What is vectorization and is it a just hint?

Hi, I’m confused about the vectorize schedule. Two questions:

  1. Is it just a hint for TVM (i.e., it is fine for TVM to not follow it), or it’s something that will be strictly enforced?

  2. What’s the exact meaning of vectorizing a loop? I thought it was partitioning the loop into multiple vector load/stores. But when I try to vectorize a loop of 1000, the script below only worked for LLVM target but failed on CUDA. The error message is TVMError: Cannot convert type int32x1000 to CUDA type, which sounds like it was trying to convert the whole loop into one vector load/store?

import tvm
from tvm import te
import numpy as np

# tgt = tvm.target.Target(target="cuda", host="llvm") # failed: TVMError: Cannot convert type int32x1000 to CUDA type
tgt = tvm.target.Target(target="llvm", host="llvm") # succeeded
dev = tvm.device(tgt.kind.name, 0)

# get te
N = 30000
A = te.compute((N,), lambda i: i, name="A")
s = te.create_schedule(A.op)
oi, ii = s[A].split(A.op.axis[0], factor=1000)
if tgt.kind.name == 'cuda': s[A].bind(oi, te.thread_axis("threadIdx.x"))
s[A].vectorize(ii)

# run
print(tvm.lower(s, [A], simple_mode=True))
foo = tvm.build(s, [A], tgt, name="foo")
dev = tvm.cuda() if tgt.kind.name == 'cuda' else tvm.cpu()
a = tvm.nd.array(np.zeros(N,).astype(A.dtype), dev)
foo(a)

It’s not a hint, but the codegen may fail to vectorize if the required conditions doesn’t meet. When failure, you can see two outcomes: It is either no effect and still process in sequential, or throw an error as you reported.

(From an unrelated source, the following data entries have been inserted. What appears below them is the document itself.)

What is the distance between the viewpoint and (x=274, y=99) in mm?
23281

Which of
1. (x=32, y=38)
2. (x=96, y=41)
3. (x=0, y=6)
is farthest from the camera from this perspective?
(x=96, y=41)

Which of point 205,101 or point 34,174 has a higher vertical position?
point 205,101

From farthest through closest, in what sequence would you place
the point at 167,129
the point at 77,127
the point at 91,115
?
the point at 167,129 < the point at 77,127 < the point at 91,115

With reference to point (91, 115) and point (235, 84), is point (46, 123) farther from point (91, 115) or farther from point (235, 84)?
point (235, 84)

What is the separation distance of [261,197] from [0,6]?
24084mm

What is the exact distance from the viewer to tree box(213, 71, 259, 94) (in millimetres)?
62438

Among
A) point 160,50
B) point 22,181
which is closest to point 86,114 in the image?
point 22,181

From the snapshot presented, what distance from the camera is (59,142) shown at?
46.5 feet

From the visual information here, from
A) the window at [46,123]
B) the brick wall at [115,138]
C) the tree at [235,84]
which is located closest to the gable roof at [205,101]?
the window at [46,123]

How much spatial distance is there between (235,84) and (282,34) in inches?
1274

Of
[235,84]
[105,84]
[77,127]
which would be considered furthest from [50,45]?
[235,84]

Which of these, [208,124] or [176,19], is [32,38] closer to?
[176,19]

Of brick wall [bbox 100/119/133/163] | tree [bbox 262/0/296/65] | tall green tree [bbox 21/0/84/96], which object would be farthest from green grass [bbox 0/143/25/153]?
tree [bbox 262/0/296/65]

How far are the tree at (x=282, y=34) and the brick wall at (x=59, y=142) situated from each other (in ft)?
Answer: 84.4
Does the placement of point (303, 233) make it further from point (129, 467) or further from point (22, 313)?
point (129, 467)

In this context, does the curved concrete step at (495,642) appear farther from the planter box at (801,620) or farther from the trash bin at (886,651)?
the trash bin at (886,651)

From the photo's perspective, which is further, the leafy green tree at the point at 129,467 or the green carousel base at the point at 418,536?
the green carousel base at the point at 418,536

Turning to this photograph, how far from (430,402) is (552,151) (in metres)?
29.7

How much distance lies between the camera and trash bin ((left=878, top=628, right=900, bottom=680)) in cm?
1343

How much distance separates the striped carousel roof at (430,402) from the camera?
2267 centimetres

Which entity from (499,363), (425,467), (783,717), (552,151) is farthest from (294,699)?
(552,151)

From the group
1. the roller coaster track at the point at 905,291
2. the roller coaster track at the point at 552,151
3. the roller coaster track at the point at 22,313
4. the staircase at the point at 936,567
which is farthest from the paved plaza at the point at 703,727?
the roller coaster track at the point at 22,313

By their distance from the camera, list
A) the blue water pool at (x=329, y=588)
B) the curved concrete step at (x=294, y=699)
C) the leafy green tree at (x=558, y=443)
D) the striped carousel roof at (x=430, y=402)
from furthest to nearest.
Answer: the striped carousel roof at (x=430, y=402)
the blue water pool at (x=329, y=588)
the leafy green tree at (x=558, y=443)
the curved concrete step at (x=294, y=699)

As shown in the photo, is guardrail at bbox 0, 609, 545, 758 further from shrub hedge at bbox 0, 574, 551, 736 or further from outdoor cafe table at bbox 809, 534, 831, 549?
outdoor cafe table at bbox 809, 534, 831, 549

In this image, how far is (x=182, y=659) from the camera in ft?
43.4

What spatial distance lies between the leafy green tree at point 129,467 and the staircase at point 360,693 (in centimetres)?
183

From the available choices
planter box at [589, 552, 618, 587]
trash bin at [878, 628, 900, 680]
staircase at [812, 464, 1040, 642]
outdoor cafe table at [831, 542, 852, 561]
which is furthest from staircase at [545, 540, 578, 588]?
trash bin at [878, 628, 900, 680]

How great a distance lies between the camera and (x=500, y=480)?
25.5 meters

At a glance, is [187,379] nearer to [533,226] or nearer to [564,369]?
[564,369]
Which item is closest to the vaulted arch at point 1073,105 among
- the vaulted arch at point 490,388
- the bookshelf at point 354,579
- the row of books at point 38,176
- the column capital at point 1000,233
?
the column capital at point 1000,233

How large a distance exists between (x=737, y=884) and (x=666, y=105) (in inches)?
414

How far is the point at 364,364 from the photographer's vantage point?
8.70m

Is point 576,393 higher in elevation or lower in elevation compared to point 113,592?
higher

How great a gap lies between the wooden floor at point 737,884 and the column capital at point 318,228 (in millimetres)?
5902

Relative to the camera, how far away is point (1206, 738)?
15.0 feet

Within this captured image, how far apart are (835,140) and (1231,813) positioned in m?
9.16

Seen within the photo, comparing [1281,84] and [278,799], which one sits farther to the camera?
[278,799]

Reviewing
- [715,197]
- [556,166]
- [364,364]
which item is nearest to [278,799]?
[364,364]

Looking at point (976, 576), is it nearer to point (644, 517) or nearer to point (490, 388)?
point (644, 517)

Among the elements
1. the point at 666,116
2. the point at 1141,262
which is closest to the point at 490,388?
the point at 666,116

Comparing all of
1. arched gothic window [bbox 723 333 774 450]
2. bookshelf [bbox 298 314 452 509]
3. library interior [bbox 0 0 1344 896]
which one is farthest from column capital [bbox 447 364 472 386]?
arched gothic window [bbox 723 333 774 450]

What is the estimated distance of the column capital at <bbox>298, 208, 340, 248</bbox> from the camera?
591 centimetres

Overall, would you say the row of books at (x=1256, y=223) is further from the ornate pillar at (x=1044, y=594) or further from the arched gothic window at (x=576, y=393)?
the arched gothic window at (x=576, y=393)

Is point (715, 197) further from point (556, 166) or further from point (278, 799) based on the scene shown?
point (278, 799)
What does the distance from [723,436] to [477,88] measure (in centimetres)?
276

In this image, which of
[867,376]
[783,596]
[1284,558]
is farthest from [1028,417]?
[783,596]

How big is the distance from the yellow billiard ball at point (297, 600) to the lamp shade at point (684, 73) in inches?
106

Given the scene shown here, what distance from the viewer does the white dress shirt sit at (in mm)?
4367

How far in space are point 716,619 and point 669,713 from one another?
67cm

In terms of CUDA, AFAIK, vectorization is only effective when dtype is float16. In this case, CUDA codegen will put two half values together and make use of half2 to better utilize the bandwidth. As a result, the valid vectorize size has to be dividable. You can refer to the discussion here: [CUDA] Enable half2 in CUDA injective schedule - #4 by vinx13.

2 Likes

Thanks for the explanation! Regarding the dtype, the error is similar (TVMError: Cannot convert type float16x1024 to CUDA type) when I switched to float16 and changed a bit to make everything divisible (basically 256 blocks each with 32 threads, each handling 1024 float16 loads). I think it’s a valid schedule, and based on what you said, shouldn’t the expectation be to generate 512 half2 loads within each thread?

I think the core question is: is a vectorize schedule valid if the vectorize size is larger than the maximum vector load size of the backend? On CUDA it seems to always try to generate a vectorized load of 1024 halfs=1024*16 bits, which I don’t think any machine supports, but for LLVM it works fine. So my current hypothesis is that the vectorize schedule does accept overly large vectorization size, and ideally it will get split into multiple small vectorized loads (that’s why it works for LLVM backend), but somehow this part is missing for CUDA backend.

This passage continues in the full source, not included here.